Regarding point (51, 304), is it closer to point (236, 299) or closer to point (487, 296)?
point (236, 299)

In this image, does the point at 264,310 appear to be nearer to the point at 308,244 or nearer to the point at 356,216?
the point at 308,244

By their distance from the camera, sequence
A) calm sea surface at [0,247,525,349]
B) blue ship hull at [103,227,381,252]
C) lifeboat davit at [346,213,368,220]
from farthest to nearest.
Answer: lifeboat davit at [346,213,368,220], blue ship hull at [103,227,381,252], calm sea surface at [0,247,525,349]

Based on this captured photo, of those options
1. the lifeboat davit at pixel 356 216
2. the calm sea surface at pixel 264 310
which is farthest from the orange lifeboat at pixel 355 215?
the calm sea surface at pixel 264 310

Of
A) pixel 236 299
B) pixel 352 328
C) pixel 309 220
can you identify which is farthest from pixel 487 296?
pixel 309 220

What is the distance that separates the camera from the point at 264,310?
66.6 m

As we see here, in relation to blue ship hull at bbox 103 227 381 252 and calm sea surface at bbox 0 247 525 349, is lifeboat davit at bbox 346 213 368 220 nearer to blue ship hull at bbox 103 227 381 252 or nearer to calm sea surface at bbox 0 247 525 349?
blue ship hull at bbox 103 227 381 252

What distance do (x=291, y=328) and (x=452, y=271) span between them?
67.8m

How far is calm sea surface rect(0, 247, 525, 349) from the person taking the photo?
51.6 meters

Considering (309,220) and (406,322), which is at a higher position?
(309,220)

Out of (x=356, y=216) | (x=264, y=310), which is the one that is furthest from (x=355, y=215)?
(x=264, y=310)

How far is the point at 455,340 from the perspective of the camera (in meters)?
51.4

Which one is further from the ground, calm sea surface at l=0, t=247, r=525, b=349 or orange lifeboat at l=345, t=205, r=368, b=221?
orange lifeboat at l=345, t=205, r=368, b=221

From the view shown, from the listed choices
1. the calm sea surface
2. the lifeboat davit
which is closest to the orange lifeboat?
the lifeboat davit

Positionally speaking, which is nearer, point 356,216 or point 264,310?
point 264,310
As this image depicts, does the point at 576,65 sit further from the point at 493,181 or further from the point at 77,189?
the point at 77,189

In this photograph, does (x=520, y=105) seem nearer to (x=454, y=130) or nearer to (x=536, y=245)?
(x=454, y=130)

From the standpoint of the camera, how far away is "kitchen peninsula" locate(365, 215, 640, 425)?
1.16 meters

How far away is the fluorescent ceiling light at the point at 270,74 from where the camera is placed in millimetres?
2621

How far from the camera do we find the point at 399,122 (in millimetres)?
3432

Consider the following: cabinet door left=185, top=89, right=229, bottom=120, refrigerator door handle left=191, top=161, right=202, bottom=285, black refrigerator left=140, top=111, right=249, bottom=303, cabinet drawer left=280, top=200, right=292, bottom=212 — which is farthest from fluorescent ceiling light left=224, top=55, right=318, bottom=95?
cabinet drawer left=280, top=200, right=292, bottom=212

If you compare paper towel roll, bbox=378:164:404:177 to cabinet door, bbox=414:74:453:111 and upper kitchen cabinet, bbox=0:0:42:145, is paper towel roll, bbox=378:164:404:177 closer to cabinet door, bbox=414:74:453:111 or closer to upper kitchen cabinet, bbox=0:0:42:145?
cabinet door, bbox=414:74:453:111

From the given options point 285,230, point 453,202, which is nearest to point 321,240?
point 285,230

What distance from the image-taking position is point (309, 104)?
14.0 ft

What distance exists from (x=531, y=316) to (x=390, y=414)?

- - -

Everything from the line that contains "Which one is" through the end of the records must be duplicated exactly, and nothing outside that range.

Which one is further from the ground, calm sea surface at l=0, t=247, r=525, b=349 or orange lifeboat at l=345, t=205, r=368, b=221?
orange lifeboat at l=345, t=205, r=368, b=221

From the view shown, from the listed choices
1. the calm sea surface
2. the lifeboat davit
which is closest to the orange lifeboat?
the lifeboat davit

Positionally speaking, which is nearer, point 356,216 or point 264,310?
point 264,310
As this image depicts, does the point at 576,65 sit further from the point at 493,181 or further from the point at 77,189?
the point at 77,189

In this photograph, does (x=520, y=105) seem nearer to (x=454, y=130) or nearer to (x=536, y=245)?
(x=454, y=130)

From the standpoint of the camera, how far away is "kitchen peninsula" locate(365, 215, 640, 425)?
1.16 meters

How far away is the fluorescent ceiling light at the point at 270,74 from where the camera is placed in millimetres?
2621

How far from the camera do we find the point at 399,122 (in millimetres)?
3432

Consider the following: cabinet door left=185, top=89, right=229, bottom=120, refrigerator door handle left=191, top=161, right=202, bottom=285, black refrigerator left=140, top=111, right=249, bottom=303, cabinet drawer left=280, top=200, right=292, bottom=212 — which is farthest from fluorescent ceiling light left=224, top=55, right=318, bottom=95?
cabinet drawer left=280, top=200, right=292, bottom=212

If you compare paper towel roll, bbox=378:164:404:177 to cabinet door, bbox=414:74:453:111 and upper kitchen cabinet, bbox=0:0:42:145, is paper towel roll, bbox=378:164:404:177 closer to cabinet door, bbox=414:74:453:111 or closer to upper kitchen cabinet, bbox=0:0:42:145?
cabinet door, bbox=414:74:453:111

From the given options point 285,230, point 453,202, which is nearest to point 321,240?
point 285,230

What distance from the image-taking position is point (309, 104)?
14.0 ft

What distance exists from (x=531, y=316) to (x=390, y=414)?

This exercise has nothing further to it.